Intercambiamos con él algunas palabras más de aliento. Se le veía conmovido, pero conforme. “No se preocupen por mí. Les agradezco todo lo que han hecho. Yo acataré las reglas”. Nos pidió gestionar con Claudia Cruz, responsable de la edición del libro Luz y movimiento, la danza a través de la mirada de Raúl Aguilar, la entrega de buena cantidad de ejemplares a su hija, a quien no ve desde que era una pequeña, pero ofreció vender sus libros y tal vez visitarlo pronto. Sería hermoso más adelante ser testigo de este reencuentro de sangre, en el que décadas de ausencia se diluyan en el calor de un abrazo. Me ofreció dedicarme y regalarme un ejemplar como agradecimiento. La emoción me impidió responder; guardé silencio, tomé su mano y palmee su espalda. “Cuídate mucho, Raúl, aquí estaremos contigo”, pude al fin decir. Cuánto me arrepiento de no haberlo abrazado, tal vez por escrúpulos míos debidos a su reciente contagio, tal vez por una observancia absurda del protocolo sanitario. Debo regresar a la brevedad posible a enmendar mi deuda. Tere hizo lo propio, conmovida ante su maestro, olvidado ahora por muchos. Salimos de ahí, mientras seguramente él pedía ser trasladado a donde pudiera bajar su ansiedad con un Baronet.

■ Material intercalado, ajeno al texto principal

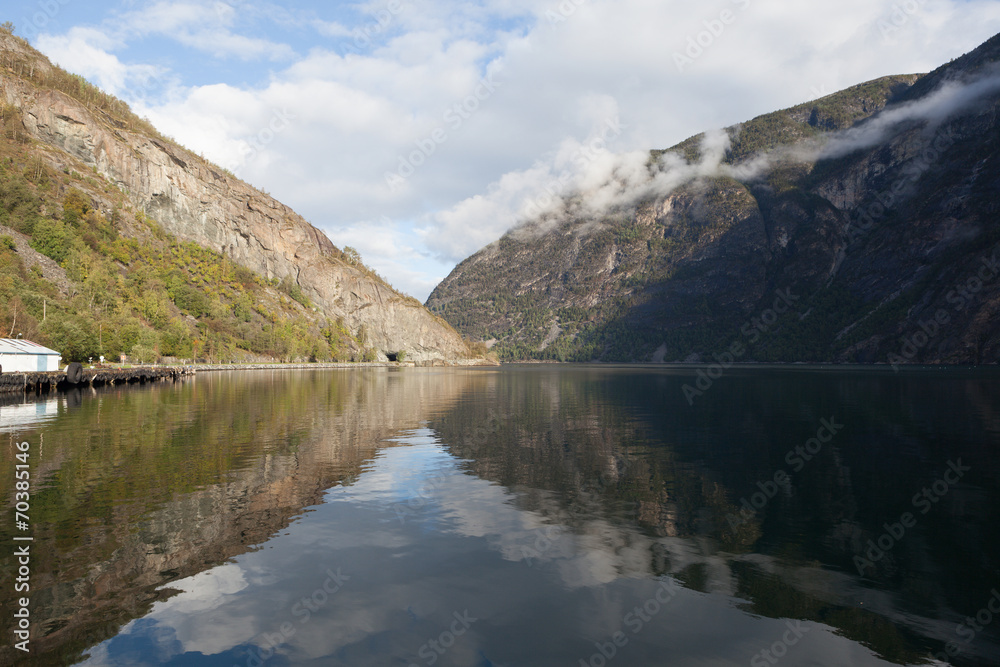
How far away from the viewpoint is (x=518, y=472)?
81.4ft

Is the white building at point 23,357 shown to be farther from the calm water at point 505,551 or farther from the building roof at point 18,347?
the calm water at point 505,551

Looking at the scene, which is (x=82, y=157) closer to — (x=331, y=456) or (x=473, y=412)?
(x=473, y=412)

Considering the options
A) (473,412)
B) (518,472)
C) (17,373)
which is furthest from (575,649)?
(17,373)

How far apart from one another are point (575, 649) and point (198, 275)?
199122 mm

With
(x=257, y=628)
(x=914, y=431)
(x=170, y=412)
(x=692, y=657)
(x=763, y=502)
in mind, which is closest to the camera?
(x=692, y=657)

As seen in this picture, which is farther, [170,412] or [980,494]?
[170,412]
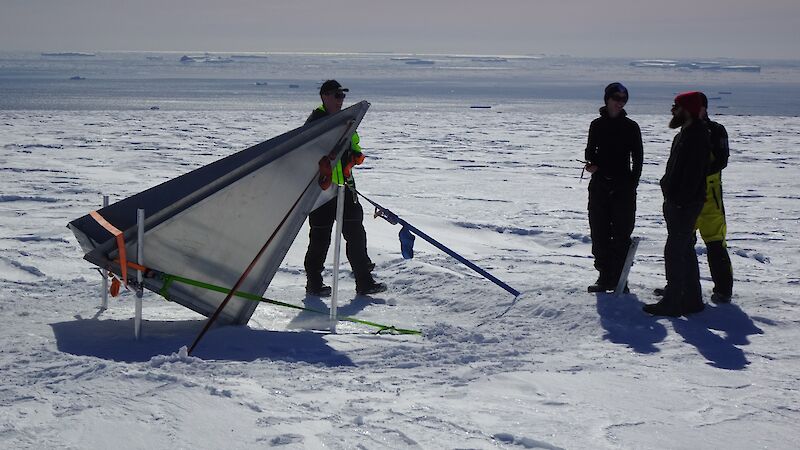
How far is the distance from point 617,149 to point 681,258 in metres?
0.93

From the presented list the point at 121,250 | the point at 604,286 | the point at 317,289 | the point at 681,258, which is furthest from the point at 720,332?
the point at 121,250

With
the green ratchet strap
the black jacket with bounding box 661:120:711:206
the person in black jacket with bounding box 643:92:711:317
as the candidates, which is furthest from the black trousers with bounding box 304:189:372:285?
the black jacket with bounding box 661:120:711:206

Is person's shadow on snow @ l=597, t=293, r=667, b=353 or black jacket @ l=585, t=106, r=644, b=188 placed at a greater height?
black jacket @ l=585, t=106, r=644, b=188

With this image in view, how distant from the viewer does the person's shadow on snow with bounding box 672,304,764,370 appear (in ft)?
16.0

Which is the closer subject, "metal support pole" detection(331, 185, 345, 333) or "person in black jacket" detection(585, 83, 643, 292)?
"metal support pole" detection(331, 185, 345, 333)

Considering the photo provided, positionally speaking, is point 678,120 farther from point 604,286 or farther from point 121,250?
point 121,250

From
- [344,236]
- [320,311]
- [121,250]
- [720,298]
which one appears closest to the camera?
[121,250]

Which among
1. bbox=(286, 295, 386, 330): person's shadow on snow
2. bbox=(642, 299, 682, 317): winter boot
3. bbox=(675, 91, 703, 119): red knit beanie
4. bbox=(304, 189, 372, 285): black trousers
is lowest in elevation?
bbox=(286, 295, 386, 330): person's shadow on snow

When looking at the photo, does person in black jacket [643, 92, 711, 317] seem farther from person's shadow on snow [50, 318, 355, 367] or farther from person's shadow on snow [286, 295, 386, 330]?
person's shadow on snow [50, 318, 355, 367]

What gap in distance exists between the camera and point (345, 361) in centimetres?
473

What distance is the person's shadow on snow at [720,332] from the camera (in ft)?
16.0

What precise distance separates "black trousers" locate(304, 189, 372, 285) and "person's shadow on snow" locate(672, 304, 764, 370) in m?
2.29

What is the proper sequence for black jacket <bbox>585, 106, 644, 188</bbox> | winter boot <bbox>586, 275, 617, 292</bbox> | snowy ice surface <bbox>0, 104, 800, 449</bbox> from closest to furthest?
1. snowy ice surface <bbox>0, 104, 800, 449</bbox>
2. black jacket <bbox>585, 106, 644, 188</bbox>
3. winter boot <bbox>586, 275, 617, 292</bbox>

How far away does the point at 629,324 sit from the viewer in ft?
18.1
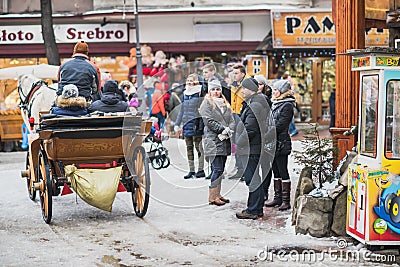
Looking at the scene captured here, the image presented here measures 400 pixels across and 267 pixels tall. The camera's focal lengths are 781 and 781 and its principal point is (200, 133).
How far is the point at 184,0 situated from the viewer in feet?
90.6

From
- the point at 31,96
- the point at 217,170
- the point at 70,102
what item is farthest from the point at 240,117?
the point at 31,96

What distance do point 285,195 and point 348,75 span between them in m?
1.89

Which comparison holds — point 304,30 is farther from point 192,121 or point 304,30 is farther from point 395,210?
point 395,210

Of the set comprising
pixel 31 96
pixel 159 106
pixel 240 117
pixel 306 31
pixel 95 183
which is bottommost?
pixel 95 183

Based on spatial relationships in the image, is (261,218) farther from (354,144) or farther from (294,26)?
(294,26)

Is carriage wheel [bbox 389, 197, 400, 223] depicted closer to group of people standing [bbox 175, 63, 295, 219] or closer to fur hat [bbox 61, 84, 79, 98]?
group of people standing [bbox 175, 63, 295, 219]

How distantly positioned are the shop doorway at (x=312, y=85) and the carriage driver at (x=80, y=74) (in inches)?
679

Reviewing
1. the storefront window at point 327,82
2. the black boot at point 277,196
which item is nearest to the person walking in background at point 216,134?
the black boot at point 277,196

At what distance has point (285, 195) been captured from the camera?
10.6 m

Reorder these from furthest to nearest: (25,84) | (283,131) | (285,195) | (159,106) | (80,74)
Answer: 1. (159,106)
2. (25,84)
3. (80,74)
4. (285,195)
5. (283,131)

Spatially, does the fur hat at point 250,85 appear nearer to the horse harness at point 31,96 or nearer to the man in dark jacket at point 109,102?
the man in dark jacket at point 109,102

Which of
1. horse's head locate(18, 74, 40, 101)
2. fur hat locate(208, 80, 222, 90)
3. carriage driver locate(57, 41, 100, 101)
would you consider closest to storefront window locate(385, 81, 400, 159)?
fur hat locate(208, 80, 222, 90)

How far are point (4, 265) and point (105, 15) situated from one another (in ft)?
66.8

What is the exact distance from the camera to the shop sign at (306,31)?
2598cm
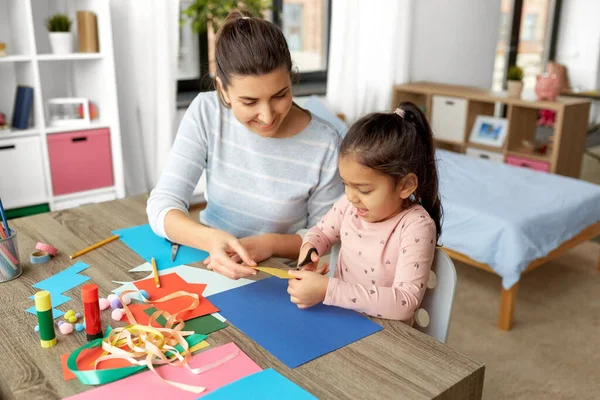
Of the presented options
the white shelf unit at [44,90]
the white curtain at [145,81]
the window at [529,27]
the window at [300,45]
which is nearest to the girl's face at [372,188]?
the white shelf unit at [44,90]

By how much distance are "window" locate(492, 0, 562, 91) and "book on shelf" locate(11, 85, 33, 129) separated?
14.2 feet

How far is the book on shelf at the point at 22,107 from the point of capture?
255 centimetres

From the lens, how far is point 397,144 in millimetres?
1087

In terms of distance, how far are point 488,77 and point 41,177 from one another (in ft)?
12.5

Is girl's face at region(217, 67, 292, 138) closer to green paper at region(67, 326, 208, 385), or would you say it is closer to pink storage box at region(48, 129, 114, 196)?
green paper at region(67, 326, 208, 385)

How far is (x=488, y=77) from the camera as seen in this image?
4.88 meters

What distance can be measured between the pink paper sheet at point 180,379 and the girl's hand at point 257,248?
34cm

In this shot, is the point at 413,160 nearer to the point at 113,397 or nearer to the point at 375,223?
the point at 375,223

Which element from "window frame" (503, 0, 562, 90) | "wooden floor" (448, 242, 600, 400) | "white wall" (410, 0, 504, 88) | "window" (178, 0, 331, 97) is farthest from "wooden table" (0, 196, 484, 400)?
"window frame" (503, 0, 562, 90)

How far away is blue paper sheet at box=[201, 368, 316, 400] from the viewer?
77 centimetres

Eran más de las seis. Tere y yo sentíamos un hueco en el estómago y otro en el pecho. El primero por no haber comido; el segundo por Raúl, por su soledad que aquí ya no sería tan grande. Nos fuimos por ahí a saciar el hambre y compartir la nostalgia. Un danzarín de piel cobriza hacía Pas de Bourrée en nuestros pensamientos.